WJEN
- Killington, Vermont; United States;
- Broadcast area: Rutland; Southern Vermont;
- Frequency: 105.3 MHz
- Branding: 105.3 Cat Country

Programming
- Format: Country
- Affiliations: Westwood One

Ownership
- Owner: Pamal Broadcasting; (6 Johnson Road Licenses, Inc.);
- Sister stations: WDVT; WJJR; WSYB; WZRT;

History
- First air date: August 4, 1993
- Former call signs: WEBK (1993–2008)

Technical information
- Licensing authority: FCC
- Facility ID: 34609
- Class: C2
- ERP: 1,250 watts
- HAAT: 683 meters (2,241 ft)
- Transmitter coordinates: 43°38′22.2″N 72°50′10.3″W﻿ / ﻿43.639500°N 72.836194°W

Links
- Public license information: Public file; LMS;
- Webcast: Listen live
- Website: www.catcountryvermont.com

= WJEN =

Radio station in Killington–Rutland, Vermont

WJEN (105.3 FM) is a commercial radio station licensed to Killington, Vermont, and broadcasting to Rutland and Southern Vermont. The station is owned by Pamal Broadcasting and airs a country music radio format known as "105.3 Cat Country". The studios and offices are on Dorr Drive in Rutland.
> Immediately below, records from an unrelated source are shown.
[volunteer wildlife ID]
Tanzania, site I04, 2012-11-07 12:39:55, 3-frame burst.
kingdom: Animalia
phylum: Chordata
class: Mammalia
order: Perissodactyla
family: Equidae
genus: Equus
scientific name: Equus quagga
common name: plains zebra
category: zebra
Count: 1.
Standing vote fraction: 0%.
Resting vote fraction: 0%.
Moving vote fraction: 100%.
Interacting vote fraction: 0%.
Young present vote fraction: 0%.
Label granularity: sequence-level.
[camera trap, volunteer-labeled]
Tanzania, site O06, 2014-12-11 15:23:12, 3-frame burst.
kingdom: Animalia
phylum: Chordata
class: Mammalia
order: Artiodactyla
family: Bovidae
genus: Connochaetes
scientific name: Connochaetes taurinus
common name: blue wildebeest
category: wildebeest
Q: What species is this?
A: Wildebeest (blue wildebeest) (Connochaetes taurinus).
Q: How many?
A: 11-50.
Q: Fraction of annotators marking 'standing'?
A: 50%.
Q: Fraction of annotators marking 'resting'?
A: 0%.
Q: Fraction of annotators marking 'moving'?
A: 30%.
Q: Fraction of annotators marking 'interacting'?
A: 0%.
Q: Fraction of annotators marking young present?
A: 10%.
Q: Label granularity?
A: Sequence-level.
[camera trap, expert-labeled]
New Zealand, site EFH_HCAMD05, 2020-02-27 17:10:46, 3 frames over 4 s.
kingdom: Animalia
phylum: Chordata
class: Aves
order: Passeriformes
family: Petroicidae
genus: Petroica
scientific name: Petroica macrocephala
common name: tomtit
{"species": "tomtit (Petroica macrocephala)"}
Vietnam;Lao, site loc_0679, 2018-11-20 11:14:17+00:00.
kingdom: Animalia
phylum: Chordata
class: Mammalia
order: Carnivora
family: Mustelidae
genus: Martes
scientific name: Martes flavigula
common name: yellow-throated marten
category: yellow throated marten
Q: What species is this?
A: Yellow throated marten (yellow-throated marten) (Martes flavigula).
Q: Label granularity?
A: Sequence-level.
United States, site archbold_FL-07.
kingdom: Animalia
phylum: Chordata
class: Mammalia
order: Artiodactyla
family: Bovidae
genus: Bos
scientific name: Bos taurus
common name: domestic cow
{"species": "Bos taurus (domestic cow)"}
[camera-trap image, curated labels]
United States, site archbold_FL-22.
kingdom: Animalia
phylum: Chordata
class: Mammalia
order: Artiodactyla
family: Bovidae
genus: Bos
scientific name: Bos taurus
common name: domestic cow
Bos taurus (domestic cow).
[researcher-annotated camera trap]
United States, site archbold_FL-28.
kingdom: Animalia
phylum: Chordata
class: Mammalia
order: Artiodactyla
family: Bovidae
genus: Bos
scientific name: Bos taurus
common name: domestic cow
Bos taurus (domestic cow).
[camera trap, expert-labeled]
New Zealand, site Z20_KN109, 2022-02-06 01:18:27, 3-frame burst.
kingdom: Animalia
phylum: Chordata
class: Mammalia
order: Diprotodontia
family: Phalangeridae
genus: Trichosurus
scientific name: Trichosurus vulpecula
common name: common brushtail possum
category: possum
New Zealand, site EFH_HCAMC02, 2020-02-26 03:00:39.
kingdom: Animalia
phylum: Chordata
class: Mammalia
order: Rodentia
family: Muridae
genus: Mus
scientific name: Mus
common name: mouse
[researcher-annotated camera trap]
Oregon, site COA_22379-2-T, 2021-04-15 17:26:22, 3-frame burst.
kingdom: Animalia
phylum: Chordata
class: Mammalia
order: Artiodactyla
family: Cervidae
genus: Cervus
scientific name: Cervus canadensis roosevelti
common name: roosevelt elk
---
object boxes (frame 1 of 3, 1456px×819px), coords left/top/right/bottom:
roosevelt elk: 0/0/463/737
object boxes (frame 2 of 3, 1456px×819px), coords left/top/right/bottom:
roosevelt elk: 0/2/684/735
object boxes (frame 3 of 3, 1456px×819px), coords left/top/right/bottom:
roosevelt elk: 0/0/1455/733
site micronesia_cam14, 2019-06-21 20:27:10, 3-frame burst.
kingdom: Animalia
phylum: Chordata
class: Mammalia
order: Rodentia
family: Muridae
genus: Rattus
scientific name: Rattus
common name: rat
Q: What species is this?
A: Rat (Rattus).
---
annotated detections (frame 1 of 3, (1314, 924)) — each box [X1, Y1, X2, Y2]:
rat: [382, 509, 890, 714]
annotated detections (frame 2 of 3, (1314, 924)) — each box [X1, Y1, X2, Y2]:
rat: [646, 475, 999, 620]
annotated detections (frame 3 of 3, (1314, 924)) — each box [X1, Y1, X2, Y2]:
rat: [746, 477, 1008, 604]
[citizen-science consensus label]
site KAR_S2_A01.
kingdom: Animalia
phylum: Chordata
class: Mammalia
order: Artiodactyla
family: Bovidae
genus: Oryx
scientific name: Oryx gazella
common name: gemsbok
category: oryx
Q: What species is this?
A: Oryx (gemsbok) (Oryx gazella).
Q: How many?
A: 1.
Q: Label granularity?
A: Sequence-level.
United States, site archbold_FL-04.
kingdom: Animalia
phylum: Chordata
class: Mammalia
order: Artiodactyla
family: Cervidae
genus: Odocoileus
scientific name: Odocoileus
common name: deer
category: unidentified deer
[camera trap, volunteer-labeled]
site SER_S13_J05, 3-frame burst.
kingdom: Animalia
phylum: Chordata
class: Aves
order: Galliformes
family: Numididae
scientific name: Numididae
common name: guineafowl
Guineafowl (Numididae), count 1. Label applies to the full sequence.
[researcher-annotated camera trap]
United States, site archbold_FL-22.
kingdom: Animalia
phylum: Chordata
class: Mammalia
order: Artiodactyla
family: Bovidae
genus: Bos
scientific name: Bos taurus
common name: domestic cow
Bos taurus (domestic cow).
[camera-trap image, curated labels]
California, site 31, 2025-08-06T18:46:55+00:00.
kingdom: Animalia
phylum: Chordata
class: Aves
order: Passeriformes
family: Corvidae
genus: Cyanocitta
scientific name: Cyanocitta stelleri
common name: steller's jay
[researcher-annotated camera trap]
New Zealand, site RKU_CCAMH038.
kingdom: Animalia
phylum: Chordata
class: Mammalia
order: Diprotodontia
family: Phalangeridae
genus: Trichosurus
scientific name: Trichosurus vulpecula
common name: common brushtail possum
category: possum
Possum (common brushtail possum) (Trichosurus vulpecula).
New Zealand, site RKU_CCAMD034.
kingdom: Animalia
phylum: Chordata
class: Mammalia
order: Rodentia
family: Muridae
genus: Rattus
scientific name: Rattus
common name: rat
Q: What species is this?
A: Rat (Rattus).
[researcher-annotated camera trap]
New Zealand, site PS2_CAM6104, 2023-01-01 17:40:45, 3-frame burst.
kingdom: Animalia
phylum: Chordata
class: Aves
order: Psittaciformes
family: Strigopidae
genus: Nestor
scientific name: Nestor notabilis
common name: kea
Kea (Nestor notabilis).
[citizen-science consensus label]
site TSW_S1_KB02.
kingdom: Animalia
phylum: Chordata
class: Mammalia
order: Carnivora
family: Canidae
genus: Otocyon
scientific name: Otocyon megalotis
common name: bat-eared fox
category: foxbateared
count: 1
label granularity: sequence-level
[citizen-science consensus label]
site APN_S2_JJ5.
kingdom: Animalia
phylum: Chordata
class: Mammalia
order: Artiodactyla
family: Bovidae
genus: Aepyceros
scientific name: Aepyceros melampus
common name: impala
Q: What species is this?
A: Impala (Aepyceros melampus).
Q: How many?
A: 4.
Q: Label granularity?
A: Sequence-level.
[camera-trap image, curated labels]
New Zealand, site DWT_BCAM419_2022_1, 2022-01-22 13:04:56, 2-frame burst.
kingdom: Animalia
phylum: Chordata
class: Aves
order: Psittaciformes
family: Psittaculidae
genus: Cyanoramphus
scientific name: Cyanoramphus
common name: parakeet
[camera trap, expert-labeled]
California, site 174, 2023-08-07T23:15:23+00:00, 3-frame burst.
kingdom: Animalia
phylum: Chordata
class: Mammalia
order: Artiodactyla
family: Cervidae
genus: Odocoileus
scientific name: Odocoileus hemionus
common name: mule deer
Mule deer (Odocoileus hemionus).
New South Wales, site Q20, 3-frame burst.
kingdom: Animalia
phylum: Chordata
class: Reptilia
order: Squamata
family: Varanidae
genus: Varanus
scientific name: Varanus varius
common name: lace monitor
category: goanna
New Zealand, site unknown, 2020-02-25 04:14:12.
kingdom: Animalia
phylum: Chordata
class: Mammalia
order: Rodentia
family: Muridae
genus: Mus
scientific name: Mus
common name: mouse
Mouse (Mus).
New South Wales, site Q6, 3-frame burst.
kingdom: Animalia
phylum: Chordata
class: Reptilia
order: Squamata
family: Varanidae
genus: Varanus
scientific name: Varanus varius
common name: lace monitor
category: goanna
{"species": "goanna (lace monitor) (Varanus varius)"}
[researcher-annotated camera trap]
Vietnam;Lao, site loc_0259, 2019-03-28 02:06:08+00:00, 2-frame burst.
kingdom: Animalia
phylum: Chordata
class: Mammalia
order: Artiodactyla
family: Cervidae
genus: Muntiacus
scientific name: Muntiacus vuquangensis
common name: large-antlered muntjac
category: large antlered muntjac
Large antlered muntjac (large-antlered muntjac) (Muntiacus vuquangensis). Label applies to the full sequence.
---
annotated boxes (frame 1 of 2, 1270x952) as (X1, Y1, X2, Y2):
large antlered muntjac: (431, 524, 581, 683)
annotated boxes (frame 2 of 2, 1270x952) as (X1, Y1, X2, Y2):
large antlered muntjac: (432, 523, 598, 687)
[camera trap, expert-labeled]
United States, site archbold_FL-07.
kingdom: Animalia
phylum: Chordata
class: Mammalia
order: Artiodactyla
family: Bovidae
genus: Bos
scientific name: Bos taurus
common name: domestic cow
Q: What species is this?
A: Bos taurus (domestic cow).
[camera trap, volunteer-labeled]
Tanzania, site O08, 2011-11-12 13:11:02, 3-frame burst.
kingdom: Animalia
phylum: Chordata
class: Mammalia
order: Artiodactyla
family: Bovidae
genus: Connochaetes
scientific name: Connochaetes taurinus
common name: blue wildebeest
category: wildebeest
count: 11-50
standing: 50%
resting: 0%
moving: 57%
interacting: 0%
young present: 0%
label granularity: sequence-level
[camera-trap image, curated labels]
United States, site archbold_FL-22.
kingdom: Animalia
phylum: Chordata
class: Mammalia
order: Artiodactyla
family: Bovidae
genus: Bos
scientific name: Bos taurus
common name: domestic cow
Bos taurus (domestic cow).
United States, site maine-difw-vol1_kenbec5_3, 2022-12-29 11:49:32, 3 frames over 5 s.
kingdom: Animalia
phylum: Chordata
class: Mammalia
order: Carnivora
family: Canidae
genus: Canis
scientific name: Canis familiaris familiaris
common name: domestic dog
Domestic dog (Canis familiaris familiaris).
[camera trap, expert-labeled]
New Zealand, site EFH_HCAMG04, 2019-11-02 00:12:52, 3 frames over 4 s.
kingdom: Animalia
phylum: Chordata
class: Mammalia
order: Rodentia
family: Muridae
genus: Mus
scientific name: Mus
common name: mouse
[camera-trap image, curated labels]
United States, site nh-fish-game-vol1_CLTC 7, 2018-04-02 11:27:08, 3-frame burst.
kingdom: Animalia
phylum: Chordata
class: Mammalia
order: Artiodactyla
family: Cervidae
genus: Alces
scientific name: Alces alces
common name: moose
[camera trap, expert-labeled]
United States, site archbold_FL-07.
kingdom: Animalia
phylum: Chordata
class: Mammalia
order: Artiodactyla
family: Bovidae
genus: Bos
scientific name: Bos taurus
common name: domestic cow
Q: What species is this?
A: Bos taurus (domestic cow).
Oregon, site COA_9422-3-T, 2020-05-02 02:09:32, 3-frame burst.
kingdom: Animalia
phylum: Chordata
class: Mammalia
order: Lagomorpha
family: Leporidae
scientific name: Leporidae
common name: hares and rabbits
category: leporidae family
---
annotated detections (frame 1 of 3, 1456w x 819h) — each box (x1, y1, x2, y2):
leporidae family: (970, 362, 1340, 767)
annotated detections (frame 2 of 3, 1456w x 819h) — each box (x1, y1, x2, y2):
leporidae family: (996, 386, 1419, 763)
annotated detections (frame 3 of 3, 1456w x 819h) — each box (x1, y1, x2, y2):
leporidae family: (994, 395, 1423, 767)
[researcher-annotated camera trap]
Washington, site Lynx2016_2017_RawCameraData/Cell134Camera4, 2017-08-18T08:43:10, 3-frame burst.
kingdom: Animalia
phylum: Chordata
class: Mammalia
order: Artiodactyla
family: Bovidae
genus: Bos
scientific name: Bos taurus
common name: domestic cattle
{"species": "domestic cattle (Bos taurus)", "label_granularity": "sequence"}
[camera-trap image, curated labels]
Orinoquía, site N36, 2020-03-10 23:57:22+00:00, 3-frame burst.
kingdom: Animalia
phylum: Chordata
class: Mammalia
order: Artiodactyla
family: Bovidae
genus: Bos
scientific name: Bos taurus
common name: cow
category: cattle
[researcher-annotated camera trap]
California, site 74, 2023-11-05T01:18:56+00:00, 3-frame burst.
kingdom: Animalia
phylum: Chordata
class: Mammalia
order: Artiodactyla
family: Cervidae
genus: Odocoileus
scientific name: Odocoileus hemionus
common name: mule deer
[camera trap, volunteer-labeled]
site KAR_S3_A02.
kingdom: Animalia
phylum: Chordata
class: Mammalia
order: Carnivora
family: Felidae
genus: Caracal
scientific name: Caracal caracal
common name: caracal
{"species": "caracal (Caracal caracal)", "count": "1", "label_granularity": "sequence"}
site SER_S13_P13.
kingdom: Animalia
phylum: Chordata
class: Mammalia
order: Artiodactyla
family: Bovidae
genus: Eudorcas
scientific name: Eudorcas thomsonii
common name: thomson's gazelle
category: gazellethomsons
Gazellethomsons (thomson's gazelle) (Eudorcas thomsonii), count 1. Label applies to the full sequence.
While WJEN has an effective radiated power (ERP) of only 1,250 watts, its height above average terrain (HAAT) is 683 m. That gives it a large coverage area as a Class C2 station. The transmitter is on Pico Mountain in Killington, Vermont.

==History==
===K105 Rock===
While under construction, the station took the call sign WEBK, beginning on December 17, 1992. On August 4, 1993, the station first signed on the air. "K105", as it was known, had a mainstream rock format and was owned by Killington Broadcasting.

By 1998, "K105" had been largely dropped in favor of "The Mountain", but the format stayed the same. In January 2001, Pamal Broadcasting agreed to pay Killington Broadcasting $1.65 million for the station.

==="The Peak"===
On October 31, 2003, the station flipped to "105.3 The Peak; World Class Rock" a more structured adult album alternative (AAA) format, although the music did lean more alternative than most AAA stations. Disc jockeys Spider Glenn and Kerry Chambers were fired due to the format change. Mitch was the only DJ to survive the house-cleaning. He moved to afternoons and Joan Holliday was brought aboard to fill the mid-day position. Eventually, Poptart Dave was hired to helm the morning show.

In April 2005, Poptart Dave left the station and Mitch was moved to mornings. James was hired and took over afternoons in May 2005. Mitch left in June 2006 and James shifted to mornings. Tim Taylor, featured on weekends, handled the afternoon slot. In November 2006, Uncle Dave was hired as morning show host and James went back to afternoons.

WEBK featured a wide variety of music. Its core artists included The Grateful Dead, Phish, U2, Dave Matthews Band, The Rolling Stones, The Beatles, R.E.M., Bob Marley, Nirvana, The Allman Brothers Band, Led Zeppelin, Pearl Jam and The Red Hot Chili Peppers. It also took pride in local artists, frequently spinning tracks from The Samples, Grace Potter and the Nocturnals, Rick Redington and The Chad Hollister Band, among others.

==="Cat Country"===
At 3:00 p.m. on Friday, February 8, 2008, the adult album alternative format and call letters WEBK were dropped. Pamal Broadcasting decided to replace WEBK with WJEN's country music format and call letters, formerly on 94.5 FM. The station on 94.5 took the call letters WDVT and become a classic hits outlet called "The Drive" after two weeks of simulcasting the new "Cat Country".

The last song WEBK played was The Rolling Stones' "When The Whip Comes Down".